(Beginning of Extract provided)

People faced with more options than they can effectively consider want to make a good decision, but feel they’re unable to do so, according to the results of a novel study from the University at Buffalo that used cardiovascular measures and fictional dating profiles to reach its conclusions.
Despite the apparent opportunities presented by a lot of options, the need to choose creates a “paralyzing paradox,” according to Thomas Saltsman, a graduate student in the UB Department of Psychology and co-author of the study with Mark Seery, an associate professor of psychology at UB.
“You want to make a good choice, but feel like you can’t,” says Saltsman. “This combination of perceiving high stakes and low ability may contribute to a deep-seated fear that one will inevitably make the wrong choice, which could stifle the decision-making process.”
To manage the seemingly unmanageable, Saltsman says to consider the relative importance of the choice at hand.
“Choosing the wrong menu item for dinner or what to binge-watch is not going to define you as a person,” he says. “It may also be helpful to enter high-choice situations with a few clear guidelines of what you want from your desired option. Doing so may not only help scale down the number of possible choices, by eliminating options that do not meet your guidelines, but may also bolster confidence and trust in your ability to find a choice that meets your needs.”
The findings are published in the journal Biological Psychology.
Previous research clearly establishes how choice overload is associated with negative outcomes, but this research looks specifically at two understudied motivational factors of decision-making: how valuable is the decision to someone and to what extent do people view themselves as capable of making a good choice.
Having choices seems like an appealing situation that speaks to freedom and autonomy. But the emerging digital realities manifest in forums like online shopping and entertainment can be overwhelming.
Searching online for a spring jacket can return thousands of hits. One streaming service claims to offer more than 7,000 titles, while online dating services can enroll millions of subscribers.
All of those choices seems like a great idea, according to Seery. Until you’re actually the one having to choose.

(End of Extract provided)

Could you resume the article on choice overload, picking up right after its final sentence? You won't need the material that follows this article on choice overload.

(Beginning of Recorded data)

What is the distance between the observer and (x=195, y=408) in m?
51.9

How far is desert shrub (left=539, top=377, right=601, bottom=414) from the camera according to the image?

(End of Recorded data)

• _Answer box_
“We love having these choices, but when we’re actually faced with having to choose from among those countless options, the whole process goes south,” says Seery. “Research shows that, after the fact, people often regret their decision in these cases, but what our research suggests is that this kind of turn—the inherent paradox of liking choices and then being troubled by choices—happens almost immediately.
“That transition is fascinating.”
For the research, the team had nearly 500 participants across three different experiments, two of which used psychophysiological measures.
“We had participants reading through what were fictional dating profiles and asked them to consider their ideal partner,” says Saltsman. “Because we used psychophysiological measures, we wanted people faced with a choice that demanded consideration and had them actively engaged.”
Those measures include heart rate and how hard the heart is pumping. When people care more about a decision, Seery says, their heart rate increases and beats harder. Other measures, like how much blood the heart is pumping and the degree to which blood vessels dilate, indicate levels of confidence.
The results showed that when faced with a large number of profiles to choose from rather than a small number, participants’ hearts and blood vessels revealed that they experienced making their choice as being both more important and more overwhelming. This occurred during the deliberation process.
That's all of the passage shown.